The ReSpeaker Mic Array v2.0.1 module has many voice algorithms and functions. This module contains four high-performance digital microphones (MP34DT01-M), built-in capacitive sensing elements, and an I2C interface, supports far-field voice capture, and far-field voice capture recording, and understands needs within a range of up to 5 m. Figs. 5a and 5b present the diagrams of the ReSpeaker Mic Array v2.0.1 and the module system [19], respectively. The module also improves recording quality, reduces ambient voice echo, and employs AEC to eliminate current audio output. The module features the WM8960, a low-power stereo codec with a Class-D speaker driver capable of delivering 1 W per channel at an 8 W load.

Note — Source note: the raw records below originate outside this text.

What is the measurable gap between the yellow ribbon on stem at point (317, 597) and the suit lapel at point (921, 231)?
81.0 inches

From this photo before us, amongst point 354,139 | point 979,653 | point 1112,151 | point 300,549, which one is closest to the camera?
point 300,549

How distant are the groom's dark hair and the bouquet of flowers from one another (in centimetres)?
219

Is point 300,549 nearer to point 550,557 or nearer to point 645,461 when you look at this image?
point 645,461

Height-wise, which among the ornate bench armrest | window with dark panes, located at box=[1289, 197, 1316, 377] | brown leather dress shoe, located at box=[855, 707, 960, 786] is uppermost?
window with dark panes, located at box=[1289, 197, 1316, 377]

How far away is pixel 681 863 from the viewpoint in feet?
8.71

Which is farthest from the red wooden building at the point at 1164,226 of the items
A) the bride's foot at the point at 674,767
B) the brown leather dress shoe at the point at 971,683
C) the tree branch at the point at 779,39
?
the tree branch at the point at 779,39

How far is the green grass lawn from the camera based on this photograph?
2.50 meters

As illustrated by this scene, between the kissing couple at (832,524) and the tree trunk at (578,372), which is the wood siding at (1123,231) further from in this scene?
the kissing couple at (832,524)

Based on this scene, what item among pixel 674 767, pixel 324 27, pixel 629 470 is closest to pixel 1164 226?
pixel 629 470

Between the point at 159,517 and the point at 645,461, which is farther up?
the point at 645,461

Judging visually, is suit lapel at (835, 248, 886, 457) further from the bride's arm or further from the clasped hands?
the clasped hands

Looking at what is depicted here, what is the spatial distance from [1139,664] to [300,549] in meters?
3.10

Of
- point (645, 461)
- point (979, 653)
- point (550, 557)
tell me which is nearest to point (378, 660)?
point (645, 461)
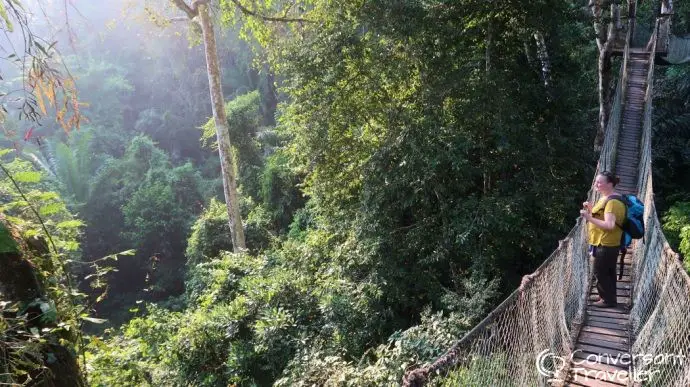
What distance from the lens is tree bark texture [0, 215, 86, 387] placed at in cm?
151

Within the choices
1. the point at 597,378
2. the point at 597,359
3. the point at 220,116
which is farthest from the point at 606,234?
the point at 220,116

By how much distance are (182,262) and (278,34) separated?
31.5 ft

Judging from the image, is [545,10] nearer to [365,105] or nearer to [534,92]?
[534,92]

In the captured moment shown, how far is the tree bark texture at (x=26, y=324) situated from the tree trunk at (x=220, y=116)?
565 cm

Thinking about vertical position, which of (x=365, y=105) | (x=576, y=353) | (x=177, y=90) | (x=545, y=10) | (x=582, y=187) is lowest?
(x=576, y=353)

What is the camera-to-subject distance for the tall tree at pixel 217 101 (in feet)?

Figure 5: (a) ReSpeaker mic array v2.0.1 (b) ReSpeaker mic array v2.0.1 system diagram

3.3 System Technology Description

An improved end-to-end speech enhancement architecture was proposed herein. The end-to-end model framework UNet [20] contains the main structure of the framework. UNet neural network was initially applied to process medical images, and good results were achieved. By combining the evaluation index with the loss function, the commonality and difference between different evaluation indexes were used to improve the perception ability of the model and obtain clearer speech.

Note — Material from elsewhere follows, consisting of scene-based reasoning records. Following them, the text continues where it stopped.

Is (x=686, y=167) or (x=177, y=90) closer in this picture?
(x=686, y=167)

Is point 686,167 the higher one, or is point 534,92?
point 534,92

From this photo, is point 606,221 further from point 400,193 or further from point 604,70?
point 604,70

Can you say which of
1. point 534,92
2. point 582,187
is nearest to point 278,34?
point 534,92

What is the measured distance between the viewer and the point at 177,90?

The structure of the model proposed is shown in Fig. 6. The architecture consists of three parts, namely, the preprocessing of the original audio signal, the codec module based on the UNet architecture, and the post-processing of enhanced speech synthesis. The defects and problems in time-frequency transformation are avoided by directly modeling the time-domain speech signal. The problem is to transform the one-dimensional signal into a two-dimensional signal through convolution operation so that the neural network can mine the speech signal in high-dimensional space and deep representation.


Figure 6: End-to-end speech enhancement framework

The main structure of UNet consists of an encoding stage (the left half of UNet) and a decoding stage (the right half of UNet). Between each corresponding encoding stage and decoding stage, skip connections are used. Here, the skip connections are not residuals but splicing methods. To reduce the number of parameters and the complexity of the model, the up-sampling operation of the decoding part of UNet here does not involve deconvolution, but a bilinear interpolation method [21], which is the improvement of this research.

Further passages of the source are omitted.